- Born: 1953 (age 72–73) Worcester, England
- Education: University of Sheffield
- Occupation: Scientist
- Organizations: St. George's University of London; Stazione Zoologica Anton Dohrn;
- Awards: Pfizer Academic Award

= Paul Andrews (scientist) =

British physiologist (born 1953)

Paul L. R. Andrews (born 1953) is a British physiologist whose basic research on the mechanisms of action and efficacy of antiemetic substances contributed to development of treatments for anti-cancer chemotherapy-induced nausea and vomiting.

He also conducted research on the comparative neurophysiology of fish and octopus, partly undertaken in collaboration with J. Z. Young.

He received the Pfizer Academic Award in 1989 for "studies which have furthered our understanding of the nervous control of gut function".

==Career==
Andrews was educated at the University of Sheffield where he obtained a B.Sc degree in physiology in 1974 followed by a Ph.D in neurophysiology in 1979 before becoming Lecturer in physiology at the University of Edinburgh in 1980. He was appointed Lecturer in the Department of Physiology at St. George's Hospital Medical School (now known as St George’s, University of London) in 1983, becoming a professor there in 1998.

He is an emeritus professor in the Division of Biomedical Sciences at St George’s, University of London and senior research fellow at the Stazione Zoologica Anton Dohrn, Naples, Italy.

==Research work==
Paul Andrews studied the neurophysiological and pharmacological mechanisms and efficacies of receptor antagonists that have contributed to the development of treatments for reducing the effects of nausea and vomiting (emesis) associated with treating cancer by cytotoxic drugs (e.g. cisplatin).

He contributed to demonstrating the anti-emetic efficacy of tachykinin NK1 receptor antagonists currently in widespread use (see Clinical use) for the treatment of chemotherapy-induced nausea and vomiting.
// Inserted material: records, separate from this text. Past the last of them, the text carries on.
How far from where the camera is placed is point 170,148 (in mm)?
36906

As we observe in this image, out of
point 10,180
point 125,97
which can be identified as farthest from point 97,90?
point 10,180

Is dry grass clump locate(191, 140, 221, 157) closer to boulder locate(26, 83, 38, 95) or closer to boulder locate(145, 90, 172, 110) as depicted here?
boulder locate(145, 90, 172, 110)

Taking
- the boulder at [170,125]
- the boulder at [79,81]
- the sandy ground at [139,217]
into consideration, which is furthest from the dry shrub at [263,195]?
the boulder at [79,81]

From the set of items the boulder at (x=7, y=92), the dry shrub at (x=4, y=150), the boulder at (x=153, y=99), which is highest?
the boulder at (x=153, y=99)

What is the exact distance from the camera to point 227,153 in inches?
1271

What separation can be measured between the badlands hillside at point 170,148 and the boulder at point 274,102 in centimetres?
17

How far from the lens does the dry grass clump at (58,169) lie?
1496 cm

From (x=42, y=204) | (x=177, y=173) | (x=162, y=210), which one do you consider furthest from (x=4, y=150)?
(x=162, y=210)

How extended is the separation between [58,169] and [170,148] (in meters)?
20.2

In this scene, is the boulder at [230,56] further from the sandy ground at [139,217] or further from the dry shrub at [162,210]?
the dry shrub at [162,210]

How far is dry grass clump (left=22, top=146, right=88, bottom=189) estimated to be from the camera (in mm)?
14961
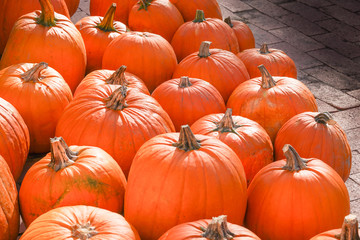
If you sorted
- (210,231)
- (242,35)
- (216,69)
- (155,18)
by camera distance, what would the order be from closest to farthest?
(210,231), (216,69), (155,18), (242,35)

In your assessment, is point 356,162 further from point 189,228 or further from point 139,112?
point 189,228

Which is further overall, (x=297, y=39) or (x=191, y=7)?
(x=297, y=39)

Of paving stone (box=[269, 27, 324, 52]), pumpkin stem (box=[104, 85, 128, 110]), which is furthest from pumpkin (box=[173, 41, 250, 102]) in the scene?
paving stone (box=[269, 27, 324, 52])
Collaborating with Gareth Sanger, who demonstrated the anti-emetic efficacy of 5-hydroxytryptamine3 (5-HT3) receptor antagonists, they proposed that 5-HT3 receptor antagonists work to prevent cytotoxic-associated vomiting by blocking the ability of 5-HT to activate 5-HT3 receptors on abdominal vagal nerve terminals. They proposed this desensitizes the vagus to the pro-emetic stimulatory actions of 5-HT and other substances (e.g., prostanoid) released during the cytotoxic treatment.

===Clinical use===
The selective 5-HT3 receptor antagonist BRL43694 or granisetron was developed by Beecham Pharmaceuticals following the experiments showing its anti-emetic potential. Granisetron is available as a generic and is produced by Roche Laboratories under the trade name Kytril.

Four NK1 receptor antagonists have been approved for human clinical use including aprepitant which is sold under the brand name Emend.

Clinical reviews indicate selective 5-HT3 receptor antagonists are an essential component of anti-emetic therapy in patients undergoing chemotherapy and together with the NK1 receptor antagonists are important additions to the treatment of cancer and have helped to reduce health care costs.

The Multinational Association for the Support of Cancer Care guidelines for high emetic-risk chemotherapy recommends use of an NK1 receptor antagonist in combination with a 5-HT3 receptor antagonist and dexamethasone, a corticosteroid medication, for optimal efficacy.